It’s not clear yet when — or if — a tipping point will be reached when reshoring catches up to offshoring. But reshoring momentum appears to be building even as the U.S. imports vast quantities of manufactured goods from abroad, data obtained by this newspaper shows.

The Reshoring Initiative, a Chicago-based advocate for returning outsourced jobs to the U.S., compiled a list of 18 companies that returned 3,611 jobs from abroad to Ohio from 2007 through September of this year. Brand name companies include Heinz, General Electric and Whirlpool.

Still, jobs continue to leave through offshoring faster than they are coming back in, information from the U.S. Department of Labor shows. In 2013, 2,982 Ohio workers qualified for federal trade adjustment assistance, a program meant to assist displaced workers.

In other words, the number of jobs lost in one year nearly equaled the number cited by The Reshoring Initiative over nearly seven years. The national toll in 2013 was 104,158 displaced workers, the Labor statistics show.

Alan Tonelson, an independent economist and international trade expert, said the pace of reshoring remains difficult to determine.

“What we don’t know about reshoring on a company-by-company level dwarfs what we know,” he said. “Companies don’t always announce what they do. It’s reasonable to suppose these days companies are more anxious to announce reshoring moves than offshoring.”

A more reliable measure is manufacturing as a percentage of national Gross Domestic Product. That figure has hovered around 12 percent for years, Tonelson said. “More fundamentally, we need more manufacturing production,” he said.

Meanwhile, the Miami Valley has chalked up a handful of successes. The highest-profile one is Whirlpool’s announcement earlier this year that it would move KitchenAid mixer manufacturing to Greenville from China, adding 400 jobs to its operation.

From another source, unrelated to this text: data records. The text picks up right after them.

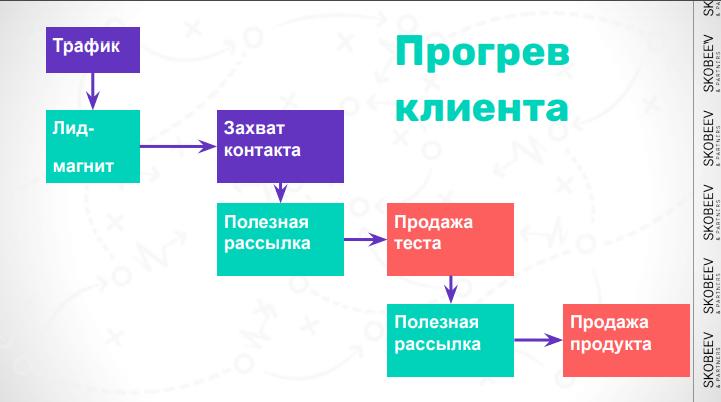 Как с помощью формул создавать лендинги с высокой конверсией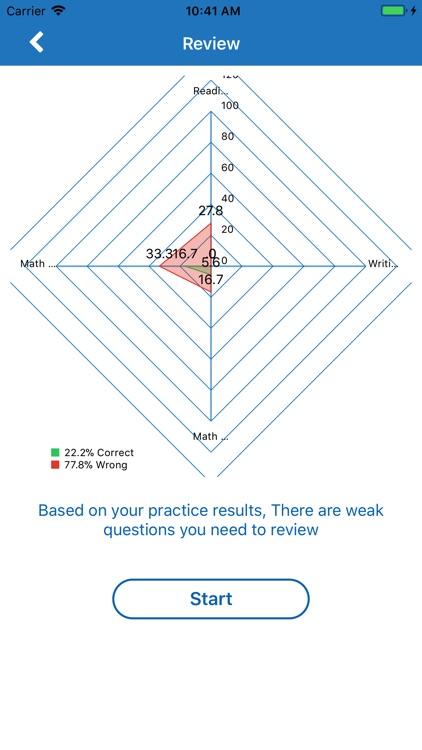 SAT Practice Test Prep by Le Tuan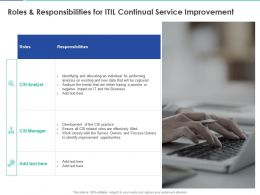 Roles And Responsibilities For ITIL Continual Service Improvement Ppt Powerpoint Presentation File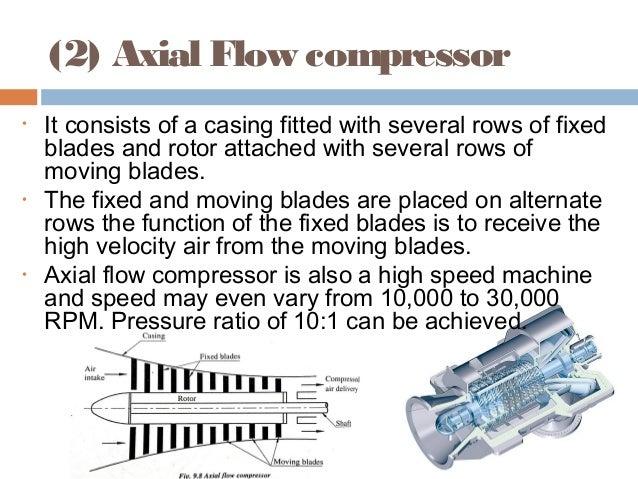 Axial Flow Compressors : Air compressor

The move garnered as much statewide attention as Ford Motor Co.’s announcement, also this year, that it would invest $168 million in an Avon Lake factory to move production of commercial F-650 and F-750 pickup trucks from a plant in Mexico. That move wasn’t expected to create jobs, although it would maintain 1,600 jobs already at the plant.

In West Chester Twp., Long-Stanton Manufacturing Co., a fabricator/assembler of custom-designed components for other manufacturers with operations in China, began reshoring in 2012. The company cited increased labor, transportation and raw material costs. Products representing 5 percent of Long-Stanton’s total sales have been reshored — components once made at Long-Stanton’s now closed Chinese factory.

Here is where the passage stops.